Abstract:
The early-modern Venezuelan Caribbean did not lure seafarers with the saccharine delights of cane sugar but with the preserving qualities of solar sea salt. In this book, the historical archaeological study of this salty commodity offers a unique entryway into the hitherto unknown maritime mobilities and daily lives of the seafarers who camped at the saltpans of Venezuelan islands from the seventeenth to the late nineteenth centuries, cultivating and harvesting the white crystal of the sea.

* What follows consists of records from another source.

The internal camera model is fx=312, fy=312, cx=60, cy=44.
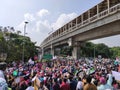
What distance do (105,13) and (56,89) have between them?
25.9 meters

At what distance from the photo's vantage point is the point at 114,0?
36750mm

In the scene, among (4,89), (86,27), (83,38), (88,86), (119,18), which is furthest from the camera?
(83,38)

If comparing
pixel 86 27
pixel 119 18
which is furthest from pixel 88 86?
pixel 86 27

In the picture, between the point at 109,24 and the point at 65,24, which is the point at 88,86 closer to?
the point at 109,24

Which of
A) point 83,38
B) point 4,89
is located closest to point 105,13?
point 83,38

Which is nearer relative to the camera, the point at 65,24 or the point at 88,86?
the point at 88,86

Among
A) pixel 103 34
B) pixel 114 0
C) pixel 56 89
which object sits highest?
pixel 114 0

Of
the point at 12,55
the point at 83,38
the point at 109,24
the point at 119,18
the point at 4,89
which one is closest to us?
the point at 4,89

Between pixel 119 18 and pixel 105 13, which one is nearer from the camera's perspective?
pixel 119 18

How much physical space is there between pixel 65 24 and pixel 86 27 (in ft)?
77.6

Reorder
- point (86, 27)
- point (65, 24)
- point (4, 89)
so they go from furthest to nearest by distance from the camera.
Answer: point (65, 24) < point (86, 27) < point (4, 89)

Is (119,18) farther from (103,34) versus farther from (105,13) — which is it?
(103,34)

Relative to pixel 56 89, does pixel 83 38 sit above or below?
above

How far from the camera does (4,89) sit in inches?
215
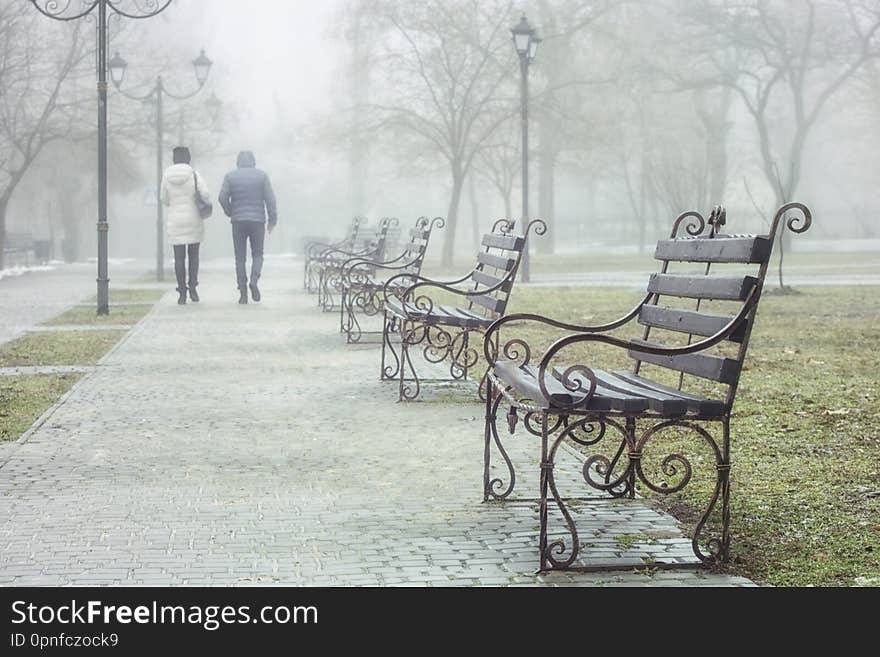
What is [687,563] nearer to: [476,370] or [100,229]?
[476,370]

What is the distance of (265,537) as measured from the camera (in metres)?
5.05

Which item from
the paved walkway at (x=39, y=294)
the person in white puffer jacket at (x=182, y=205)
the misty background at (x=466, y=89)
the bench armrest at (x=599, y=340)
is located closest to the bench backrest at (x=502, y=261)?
the bench armrest at (x=599, y=340)

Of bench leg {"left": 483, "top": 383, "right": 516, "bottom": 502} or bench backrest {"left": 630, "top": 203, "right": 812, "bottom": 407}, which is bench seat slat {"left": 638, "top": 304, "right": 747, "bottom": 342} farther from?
bench leg {"left": 483, "top": 383, "right": 516, "bottom": 502}

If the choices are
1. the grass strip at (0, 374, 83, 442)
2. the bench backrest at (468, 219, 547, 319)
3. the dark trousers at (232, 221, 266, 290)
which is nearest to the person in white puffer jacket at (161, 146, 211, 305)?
the dark trousers at (232, 221, 266, 290)

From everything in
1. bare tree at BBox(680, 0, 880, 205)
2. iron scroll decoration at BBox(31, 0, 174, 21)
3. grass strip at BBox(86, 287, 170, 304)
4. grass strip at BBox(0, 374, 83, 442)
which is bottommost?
grass strip at BBox(0, 374, 83, 442)

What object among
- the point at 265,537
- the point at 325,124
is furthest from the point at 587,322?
the point at 325,124

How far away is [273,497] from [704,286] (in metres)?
1.99

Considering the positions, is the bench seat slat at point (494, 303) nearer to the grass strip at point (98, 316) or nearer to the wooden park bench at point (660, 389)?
the wooden park bench at point (660, 389)

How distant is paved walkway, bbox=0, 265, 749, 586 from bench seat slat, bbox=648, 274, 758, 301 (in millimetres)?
883

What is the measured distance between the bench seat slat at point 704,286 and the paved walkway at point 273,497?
0.88 m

For the first time, this study offers a comprehensive documentary history of the saltpans of La Tortuga Island and Cayo Sal in the Los Roques Archipelago, uncovering the surprising importance of their salt. Long-term archaeological excavations at the campsites by these saltpans have brought to light the plethora of material remains left behind by seafarers during their seasonal and temporary salt forays. The exhaustive analysis of the thousands of recovered things – pipes, punch bowls, plates, teapots, buttons, bones – contrasted with documentary evidence, not only enables us to understand where these things came from but also by whom they were used. By engaging the evidence through my theoretical framework of assemblages of practice, I demonstrate how seafarers and things were vibrantly entangled in the everyday assemblages of practice of salt cultivation, dining and drinking.

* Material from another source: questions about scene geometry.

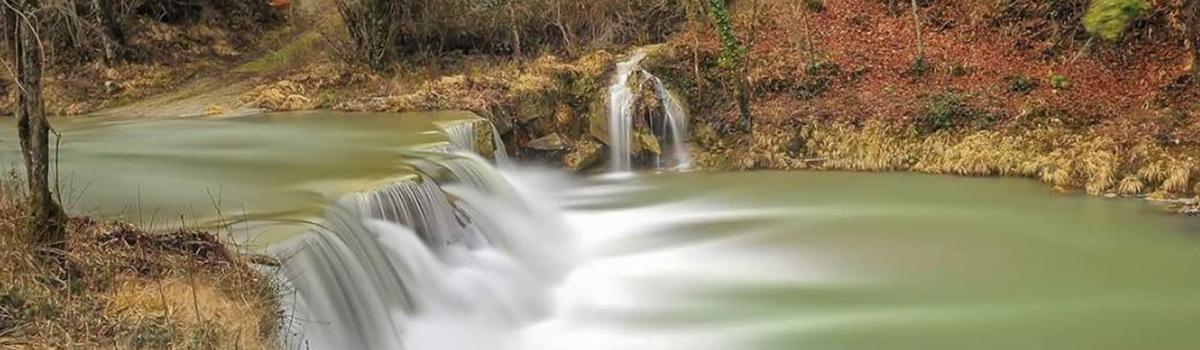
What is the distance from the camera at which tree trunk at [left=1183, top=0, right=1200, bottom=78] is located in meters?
13.0

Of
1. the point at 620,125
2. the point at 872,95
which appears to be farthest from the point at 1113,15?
the point at 620,125

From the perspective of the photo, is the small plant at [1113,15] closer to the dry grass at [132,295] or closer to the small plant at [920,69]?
the small plant at [920,69]

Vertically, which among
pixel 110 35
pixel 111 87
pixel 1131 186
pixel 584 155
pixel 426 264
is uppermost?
pixel 110 35

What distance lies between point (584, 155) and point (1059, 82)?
782cm

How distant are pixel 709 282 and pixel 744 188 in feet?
15.4

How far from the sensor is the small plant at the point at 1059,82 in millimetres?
14781

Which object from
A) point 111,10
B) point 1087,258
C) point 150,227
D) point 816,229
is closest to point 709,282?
point 816,229

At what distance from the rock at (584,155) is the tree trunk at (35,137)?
972 centimetres

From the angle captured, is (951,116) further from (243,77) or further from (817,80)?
(243,77)

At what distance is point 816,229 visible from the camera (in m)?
11.1

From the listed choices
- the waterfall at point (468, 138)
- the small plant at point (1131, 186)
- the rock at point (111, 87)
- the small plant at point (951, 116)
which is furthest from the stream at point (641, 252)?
the rock at point (111, 87)

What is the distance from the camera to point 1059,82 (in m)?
14.9

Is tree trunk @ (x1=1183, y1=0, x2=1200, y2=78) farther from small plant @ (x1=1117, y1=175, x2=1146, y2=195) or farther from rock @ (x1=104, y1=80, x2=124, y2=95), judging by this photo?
rock @ (x1=104, y1=80, x2=124, y2=95)

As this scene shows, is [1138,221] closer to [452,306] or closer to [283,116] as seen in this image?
[452,306]
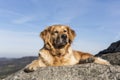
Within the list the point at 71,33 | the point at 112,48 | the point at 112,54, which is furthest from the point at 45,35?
the point at 112,48

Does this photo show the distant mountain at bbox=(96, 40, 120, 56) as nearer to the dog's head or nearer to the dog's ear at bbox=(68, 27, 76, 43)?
the dog's ear at bbox=(68, 27, 76, 43)

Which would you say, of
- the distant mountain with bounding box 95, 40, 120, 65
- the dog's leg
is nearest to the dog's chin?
the dog's leg

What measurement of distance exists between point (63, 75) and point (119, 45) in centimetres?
1229

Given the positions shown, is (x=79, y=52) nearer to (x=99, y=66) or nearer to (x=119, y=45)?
(x=99, y=66)

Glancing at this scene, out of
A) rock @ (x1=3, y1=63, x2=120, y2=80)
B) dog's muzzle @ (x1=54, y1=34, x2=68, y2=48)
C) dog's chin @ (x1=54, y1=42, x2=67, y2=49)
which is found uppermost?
dog's muzzle @ (x1=54, y1=34, x2=68, y2=48)

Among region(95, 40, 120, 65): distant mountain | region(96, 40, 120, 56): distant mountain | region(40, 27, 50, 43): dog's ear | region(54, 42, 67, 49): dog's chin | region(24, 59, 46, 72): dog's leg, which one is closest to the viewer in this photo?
region(24, 59, 46, 72): dog's leg

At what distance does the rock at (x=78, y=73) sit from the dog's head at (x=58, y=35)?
2.89 m

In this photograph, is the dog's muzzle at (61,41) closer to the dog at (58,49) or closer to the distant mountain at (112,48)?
the dog at (58,49)

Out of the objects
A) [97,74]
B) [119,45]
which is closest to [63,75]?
[97,74]

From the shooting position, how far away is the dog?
59.4 ft

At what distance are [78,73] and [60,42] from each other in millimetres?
3878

This multisited approach spanning 256 years, reveals that seafarers were fervent buyers of fashionable products, drinking hot tea from porcelain tea bowls, using colorful ceramic chamber pots for their hygienic needs and imbibing exotic rum punch by the scorching saltpans of the uninhabited Venezuelan islands. Intended for scholars, students and the interested public alike, this historical archaeological study positions humble seafarers in the limelight, not as the anonymous movers of international trade and facilitators of imperial interests, but as avid trans-imperial and extra-imperial consumers of the fruits of those very empires.
Awards
This book was awarded with the Fernando Coronil Prize 2022. This price for best book on Venezuela was awarded to Dr. Konrad Antczak by the Section of Venezuelan Studies of the Latin American Studies Association (LASA).
The jury report states that “based on exhaustive and rigorous archaeological research conducted on two small islands in the Venezuelan Caribbean, La Tortuga and Cayo Sal, and painstaking documentary research, Dr. Antczak offers an original and brilliant historical-archaeological study of sea salt cultivation in the Caribbean, and a clear, enjoyable and comprehensive account of the hitherto little-known sea voyages and lives of the seafarers who transited this region between the seventeenth and nineteenth centuries. […] For these reasons, the jury is pleased to award the 2022 Fernando Coronil Prize to Islands of Salt by Dr. Konrad Antczak.”
Contents
Chapter 1
Introduction: Islands of Salt
Chapter 2
Assemblages of Practice: A New Conceptual Framework
Chapter 3
Part I – Itineraries of Sea Salt: La Tortuga within the Atlantic World
Part II – Itineraries of Sea Salt: Cayo Sal within the Venezuelan Caribbean
Chapter 4
Crusty Salts: The Seafarers at the Venezuelan Saltpans
Chapter 5
Saltculture: Socio-Natural Assemblages of Practice on the Saltpans
Chapter 6
Part I – The Lived Saltpan: Assemblages of Practice at the Campsites of La Tortuga
Part II – The Lived Saltpan: Assemblages of Practice at the Campsites of Cayo Sal
Chapter 7
Entanglements at the Salty Margins of Modernity
Dr.
Konrad A. Antczak
Konrad A. Antczak is a Venezuelan and Polish historical archaeologist who received his PhD from The College of William and Mary in 2017. He is currently a Juan de La Cierva-Incorporación Researcher at the Departament d’Humanitats, Universitat Pompeu Fabra (UPF) in Barcelona, Spain, and Historical Archaeologist at the Unidad de Estudios Arqueológicos, Universidad Simón Bolívar in Caracas, Venezuela. He is author of Islands of Salt: Historical Archaeology of Seafarers and Things in the Venezuelan Caribbean, 1624–1880 (Sidestone Press, 2019).